Make sure that all of your quantitative variables have sensible minimum and maximum values as you’re cleaning.
Some binary variables are coded 1 and 2. Fix that in your work, ideally by using the real names and treating the variable as a factor, or by converting the 1-2 to a proper 1-0 indicator variable.
- Use the formula NEWVAR = 2 - OLDVAR to turn OLDVAR: 1 = Yes, 2 = No into NEWVAR: 1 = Yes, 0 = No.
- If you have OLDVAR: 1 = No, 2 = Yes, create a NEWVAR with 1 = Yes, 0 = No using NEWVAR = OLDVAR - 1.
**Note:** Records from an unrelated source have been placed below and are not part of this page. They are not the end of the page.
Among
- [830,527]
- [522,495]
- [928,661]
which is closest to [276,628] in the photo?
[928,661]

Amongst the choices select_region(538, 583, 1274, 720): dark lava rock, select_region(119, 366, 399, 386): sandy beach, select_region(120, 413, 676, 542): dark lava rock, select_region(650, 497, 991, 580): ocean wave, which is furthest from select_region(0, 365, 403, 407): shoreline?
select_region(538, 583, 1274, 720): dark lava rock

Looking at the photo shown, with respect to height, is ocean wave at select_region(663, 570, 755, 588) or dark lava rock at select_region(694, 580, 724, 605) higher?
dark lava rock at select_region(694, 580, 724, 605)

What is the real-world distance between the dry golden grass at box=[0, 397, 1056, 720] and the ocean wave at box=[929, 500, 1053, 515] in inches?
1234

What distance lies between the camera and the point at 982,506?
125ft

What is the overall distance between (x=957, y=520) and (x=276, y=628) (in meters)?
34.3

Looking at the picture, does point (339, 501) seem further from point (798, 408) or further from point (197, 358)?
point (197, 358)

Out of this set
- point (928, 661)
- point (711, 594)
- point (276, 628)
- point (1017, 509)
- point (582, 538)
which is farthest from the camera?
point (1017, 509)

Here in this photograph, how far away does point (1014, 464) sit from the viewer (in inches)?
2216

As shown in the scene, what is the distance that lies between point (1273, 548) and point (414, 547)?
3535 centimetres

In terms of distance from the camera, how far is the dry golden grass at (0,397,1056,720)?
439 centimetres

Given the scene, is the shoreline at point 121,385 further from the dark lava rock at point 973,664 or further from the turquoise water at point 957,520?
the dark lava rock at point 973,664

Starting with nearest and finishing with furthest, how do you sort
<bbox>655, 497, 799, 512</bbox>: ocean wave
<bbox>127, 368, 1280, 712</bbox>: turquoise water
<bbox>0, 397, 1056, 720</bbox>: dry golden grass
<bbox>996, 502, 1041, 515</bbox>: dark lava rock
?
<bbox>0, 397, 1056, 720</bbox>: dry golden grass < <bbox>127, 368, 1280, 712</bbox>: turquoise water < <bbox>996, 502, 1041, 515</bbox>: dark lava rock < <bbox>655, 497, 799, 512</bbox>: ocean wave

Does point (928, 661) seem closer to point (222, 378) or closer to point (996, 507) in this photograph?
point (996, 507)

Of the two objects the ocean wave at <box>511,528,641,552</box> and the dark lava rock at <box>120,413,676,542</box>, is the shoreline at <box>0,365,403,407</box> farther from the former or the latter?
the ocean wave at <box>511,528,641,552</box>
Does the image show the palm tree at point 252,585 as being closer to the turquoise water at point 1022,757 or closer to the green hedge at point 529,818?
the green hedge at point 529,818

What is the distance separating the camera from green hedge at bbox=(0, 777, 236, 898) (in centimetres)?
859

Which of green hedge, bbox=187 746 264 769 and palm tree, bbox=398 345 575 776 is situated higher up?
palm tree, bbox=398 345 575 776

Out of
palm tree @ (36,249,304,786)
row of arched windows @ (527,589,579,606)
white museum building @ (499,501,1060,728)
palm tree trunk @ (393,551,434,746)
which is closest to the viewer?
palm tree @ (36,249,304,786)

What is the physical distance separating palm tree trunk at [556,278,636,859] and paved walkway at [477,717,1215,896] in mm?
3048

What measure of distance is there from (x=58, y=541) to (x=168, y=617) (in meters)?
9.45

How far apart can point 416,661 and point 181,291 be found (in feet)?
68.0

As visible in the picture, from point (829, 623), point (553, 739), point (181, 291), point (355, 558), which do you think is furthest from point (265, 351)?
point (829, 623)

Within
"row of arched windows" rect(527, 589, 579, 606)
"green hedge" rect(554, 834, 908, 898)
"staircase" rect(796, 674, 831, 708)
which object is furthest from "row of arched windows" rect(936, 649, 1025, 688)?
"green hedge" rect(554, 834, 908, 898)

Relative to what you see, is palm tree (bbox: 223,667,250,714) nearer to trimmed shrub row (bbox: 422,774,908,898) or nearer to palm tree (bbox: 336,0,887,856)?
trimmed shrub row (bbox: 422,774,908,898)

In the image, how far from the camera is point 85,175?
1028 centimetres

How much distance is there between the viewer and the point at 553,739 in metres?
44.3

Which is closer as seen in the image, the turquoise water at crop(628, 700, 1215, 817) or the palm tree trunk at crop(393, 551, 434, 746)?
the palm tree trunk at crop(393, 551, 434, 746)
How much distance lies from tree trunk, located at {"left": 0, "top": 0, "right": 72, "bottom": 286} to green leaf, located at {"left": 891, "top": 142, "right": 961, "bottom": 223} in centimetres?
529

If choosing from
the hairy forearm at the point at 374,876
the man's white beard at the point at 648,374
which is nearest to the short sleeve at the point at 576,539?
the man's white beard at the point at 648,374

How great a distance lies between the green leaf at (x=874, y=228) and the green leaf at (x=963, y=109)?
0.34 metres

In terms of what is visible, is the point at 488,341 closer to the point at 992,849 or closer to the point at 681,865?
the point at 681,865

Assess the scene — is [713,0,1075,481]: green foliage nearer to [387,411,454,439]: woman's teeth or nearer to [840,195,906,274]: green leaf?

In Study 1, filter to complete cases. In Study 2, You should only filter to complete cases on the outcome and key predictor in Study 2. Then, perform single (simple) imputation using the
mice
package for any variables that are neither your outcome or your key predictor in Study 2 with missing values.You are welcome to apply janitor::clean_names at the start or end of your cleaning, if you like. If you do decide to change the names as well (and that’s a good idea if a name is long or confusing, especially with NHANES), that’s great, but be sure to specify the original names as well in the codebook.
Please don’t include sanity checks in your report. We’ll trust you have to have done that work on your own.
Again, if you have missing data, you will do different things in Study 1 and Study 2 about this.
- In Study 1, you should explicitly state that you are assuming that the “missing completely at random (MCAR)” mechanism for missing data, and then filter until you have only complete cases.
- In Study 2, you should explicitly state that you are assuming that “missing at random (MAR)” is the most appropriate missing data mechanism and then use single imputation for Study 2, with two exceptions: (1) I don’t want you to impute your outcome or key predictor, so you will need to filter to complete cases on those variables, and (2) you may decide to add on a multiple imputation summary of parameters for the final model if you choose, as we’ll discuss in Class 21.
To use data from NHANES (National Health and Nutrition Examination Survey).
- Please read the Data Requirements for Study 1 and Study 2 and Tips on Cleaning Your Data above, then read the additional details on what is required if you’re working with NHANES data here.
- Many people (in past years) have felt that using NHANES data was a little easier than using another data source. To encourage people to use data other than NHANES, there is a four-point bonus in the final project B grade available for all projects which use non-NHANES data.
To use data from a non-NHANES source that meets with Dr. Love’s approval.
- Please read the Data Requirements for Study 1 and Study 2 and Tips on Cleaning Your Data above, then read the additional details on what is required if you’re instead working with some other data source here.
- Again, to encourage people to use data other than NHANES, there is a four-point bonus available to all projects which use non-NHANES data.